Add AWS credential provider support for Bedrock

[jscheid]

What this does

Allows passing Aws::CredentialProvider objects (instance profile, assume role, etc.) instead of static credentials. Provider takes precedence when both are configured. This is a solution to the problem of authenticating with e.g. role-based permissions, as discussed here.

Type of change

• Bug fix
• New feature
• Breaking change
• Documentation
• Performance improvement

Scope check

• I read the Contributing Guide
• This aligns with RubyLLM's focus on LLM communication
• This isn't application-specific logic that belongs in user code
• This benefits most users, not just my specific use case

Quality check

• I ran overcommit --install and all hooks pass
• I tested my changes thoroughly
  • For provider changes: Re-recorded VCR cassettes with bundle exec rake vcr:record[provider_name]
  • All tests pass: bundle exec rspec
• I updated documentation if needed
• I didn't modify auto-generated files manually (models.json, aliases.json)

API changes

• Breaking change
• New public methods/classes
• Changed method signatures
• No API changes

Related issues

Related to #16

[jscheid]

@tpaulshippy here's a PR as discussed, please let me know what you think?

[tpaulshippy]

Looks great! Much nicer than the approach I'm using.

[deivinsontejeda]

Great... Looking forward how this PR progress.

[juanviamonte]

We have big need for this now. Thank you !

[nickgalantowicz]

For apps running in aws this feature enables best practice for service to service auth. We shouldnt need to create new iam users and manage creds. Please prioritize this PR!

[tpaulshippy]

For apps running in aws this feature enables best practice for service to service auth. We shouldnt need to create new iam users and manage creds. Please prioritize this PR!

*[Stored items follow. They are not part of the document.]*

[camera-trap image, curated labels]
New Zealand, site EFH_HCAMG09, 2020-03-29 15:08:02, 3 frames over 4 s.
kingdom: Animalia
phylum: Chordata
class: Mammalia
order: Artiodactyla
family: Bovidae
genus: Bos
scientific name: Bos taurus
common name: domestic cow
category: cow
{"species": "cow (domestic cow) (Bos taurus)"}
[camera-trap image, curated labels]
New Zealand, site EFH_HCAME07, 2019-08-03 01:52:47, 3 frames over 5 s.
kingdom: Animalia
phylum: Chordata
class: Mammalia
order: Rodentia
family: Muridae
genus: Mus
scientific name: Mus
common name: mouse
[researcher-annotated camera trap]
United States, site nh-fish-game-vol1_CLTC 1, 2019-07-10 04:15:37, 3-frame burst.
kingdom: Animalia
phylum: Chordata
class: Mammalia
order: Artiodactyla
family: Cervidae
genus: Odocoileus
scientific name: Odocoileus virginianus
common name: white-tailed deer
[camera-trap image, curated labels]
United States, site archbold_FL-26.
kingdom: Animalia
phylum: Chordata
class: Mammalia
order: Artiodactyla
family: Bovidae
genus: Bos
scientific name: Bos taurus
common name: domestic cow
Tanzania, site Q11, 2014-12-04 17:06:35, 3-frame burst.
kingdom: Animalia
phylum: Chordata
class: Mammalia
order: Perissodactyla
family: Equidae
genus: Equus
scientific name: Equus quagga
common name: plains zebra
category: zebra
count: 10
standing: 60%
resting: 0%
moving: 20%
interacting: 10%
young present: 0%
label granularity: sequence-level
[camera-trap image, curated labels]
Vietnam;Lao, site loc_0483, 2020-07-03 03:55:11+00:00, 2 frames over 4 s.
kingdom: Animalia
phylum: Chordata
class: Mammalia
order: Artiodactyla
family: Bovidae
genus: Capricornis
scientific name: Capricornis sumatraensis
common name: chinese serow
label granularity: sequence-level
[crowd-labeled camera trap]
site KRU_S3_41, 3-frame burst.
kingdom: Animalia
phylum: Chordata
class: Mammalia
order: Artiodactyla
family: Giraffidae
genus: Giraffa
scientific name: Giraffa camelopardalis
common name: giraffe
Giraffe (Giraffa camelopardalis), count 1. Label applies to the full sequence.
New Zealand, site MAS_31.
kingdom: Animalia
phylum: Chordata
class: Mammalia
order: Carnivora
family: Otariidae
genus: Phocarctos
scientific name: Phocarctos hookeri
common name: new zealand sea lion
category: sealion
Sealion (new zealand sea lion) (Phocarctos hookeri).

FYI - this is achievable now. See #16 (comment) - this PR just makes it easier.

[nickgalantowicz]

For apps running in aws this feature enables best practice for service to service auth. We shouldnt need to create new iam users and manage creds. Please prioritize this PR!

FYI - this is achievable now. See #16 (comment) - this PR just makes it easier.

Thank you 🙏

[jmangel]

For apps running in aws this feature enables best practice for service to service auth. We shouldnt need to create new iam users and manage creds. Please prioritize this PR!

FYI - this is achievable now. See #16 (comment) - this PR just makes it easier.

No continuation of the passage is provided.